Further, the photoelectric spherical object detection counter according to the present invention is one in which a light emitting element and a light receiving element are arranged so as to form a reflected light coupling path via a reflecting portion provided on the opposite side, The light emitting element and the light receiving element can be arranged compactly, and in some cases, both can be combined as an integral assembly. Further, in the photoelectric spherical object detection counter according to the present invention, the reflected light coupling path formed between the light emitting element and the light receiving element is set to be about twice or more the diameter of the object spherical object, and As shown in FIG. 3, the space between the contacting object spheres, which is surely formed on both sides of the contact, is focused, and one of the reflected light coupling paths ( Since LR ₁ ) is set so that the other side (LR ₂ ) of the reflected light coupling path passes through to the other space, it should be a photoelectric type spherical object detection counter with high reliability without malfunction. You can

[Brief description of drawings]

FIG. 1 is a partially cutaway side view showing a concrete embodiment of a photoelectric spherical object detection counter according to the present invention, FIG. 2 is a graph showing an optical output signal of the detection counter, and FIG. FIG. 4 is a schematic side view showing an aspect in which the object sphere passes through the installation point of the detection counter, and FIG. 4 is a partially cutaway side view showing an example of a conventional photoelectric sphere detection counter. (1) …… Optical sphere object detection counter (2) …… Casing assembly (3) …… Light emitting element (4) …… Light receiving element (5) …… Inspection passage hole (6) …… Light emitting element (7) …… Receiving element housing (10) …… Reflector

Claims (1)

[Scope of utility model registration request] 1. A sphere object detection counter (1) for detecting each sphere object (H) moving in a bead-like shape along a preset passage and counting the sphere object (H). And a casing assembly (2) having a spherical object passage hole (5) which allows the passage of the spherical object (H) without a gap, and a spherical object passageway (5) in the casing assembly (2). A light-emitting element (3) and a light-receiving element (4) located at a predetermined distance on one side (5a) of the spherical object passage hole (5) on one plane intersecting with each other, and the one plane.

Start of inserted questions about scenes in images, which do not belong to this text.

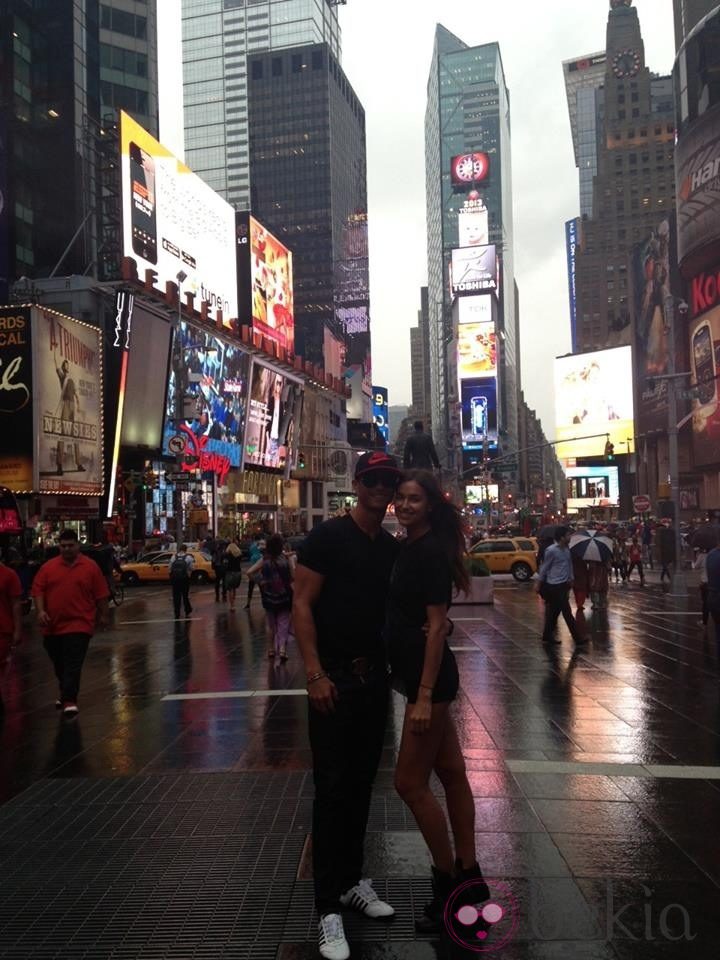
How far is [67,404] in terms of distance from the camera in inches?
1417

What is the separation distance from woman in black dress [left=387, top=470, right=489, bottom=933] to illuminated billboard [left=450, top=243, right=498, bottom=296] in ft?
548

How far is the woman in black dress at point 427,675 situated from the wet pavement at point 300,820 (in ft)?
1.00

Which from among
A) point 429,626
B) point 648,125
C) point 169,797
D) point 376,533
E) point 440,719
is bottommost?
point 169,797

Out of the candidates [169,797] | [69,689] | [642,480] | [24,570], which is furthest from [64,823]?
[642,480]

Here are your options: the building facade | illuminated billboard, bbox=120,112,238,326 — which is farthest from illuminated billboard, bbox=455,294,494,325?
illuminated billboard, bbox=120,112,238,326

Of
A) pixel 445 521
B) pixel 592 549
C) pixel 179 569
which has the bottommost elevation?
pixel 179 569

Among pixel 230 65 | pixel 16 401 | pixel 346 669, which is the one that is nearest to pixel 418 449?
pixel 346 669

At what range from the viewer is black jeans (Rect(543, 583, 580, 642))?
39.8ft

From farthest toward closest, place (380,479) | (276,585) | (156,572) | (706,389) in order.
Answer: (706,389) → (156,572) → (276,585) → (380,479)

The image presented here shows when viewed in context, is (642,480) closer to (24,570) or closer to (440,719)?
(24,570)

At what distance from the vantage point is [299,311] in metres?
170

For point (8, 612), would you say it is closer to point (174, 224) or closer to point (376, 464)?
point (376, 464)

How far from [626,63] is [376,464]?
189561mm

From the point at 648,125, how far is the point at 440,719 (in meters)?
170
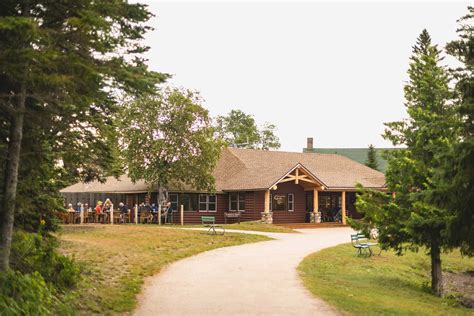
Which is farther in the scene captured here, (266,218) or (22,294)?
(266,218)

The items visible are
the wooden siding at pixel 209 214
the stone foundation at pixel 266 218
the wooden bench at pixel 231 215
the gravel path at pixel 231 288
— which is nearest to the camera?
the gravel path at pixel 231 288

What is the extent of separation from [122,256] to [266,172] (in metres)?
22.8

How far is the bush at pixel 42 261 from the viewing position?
30.2 feet

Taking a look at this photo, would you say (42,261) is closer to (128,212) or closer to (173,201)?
(128,212)

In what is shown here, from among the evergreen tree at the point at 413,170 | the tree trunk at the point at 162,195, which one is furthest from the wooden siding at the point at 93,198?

And a reflection portion (10) located on the other side (5b) of the spherical object passage hole (5), wherein the optical coupling path between the light emitting element (3) and the light receiving element (4) is Reflected light coupling path (L.
R ₁ ), (LR ₂ ), and the reflected light coupling path (L.
Each of R ₁ ) and (LR ₂ ) is the spherical object passage hole (5).
A space portion that is always formed on both sides of the spherical object (H) that moves in the ball-shaped object passage hole (5) in a bead-like shape along a line deviating from the diametrical line of the spherical object. A photoelectric type spherical object detection counter, which is characterized in that it passes through.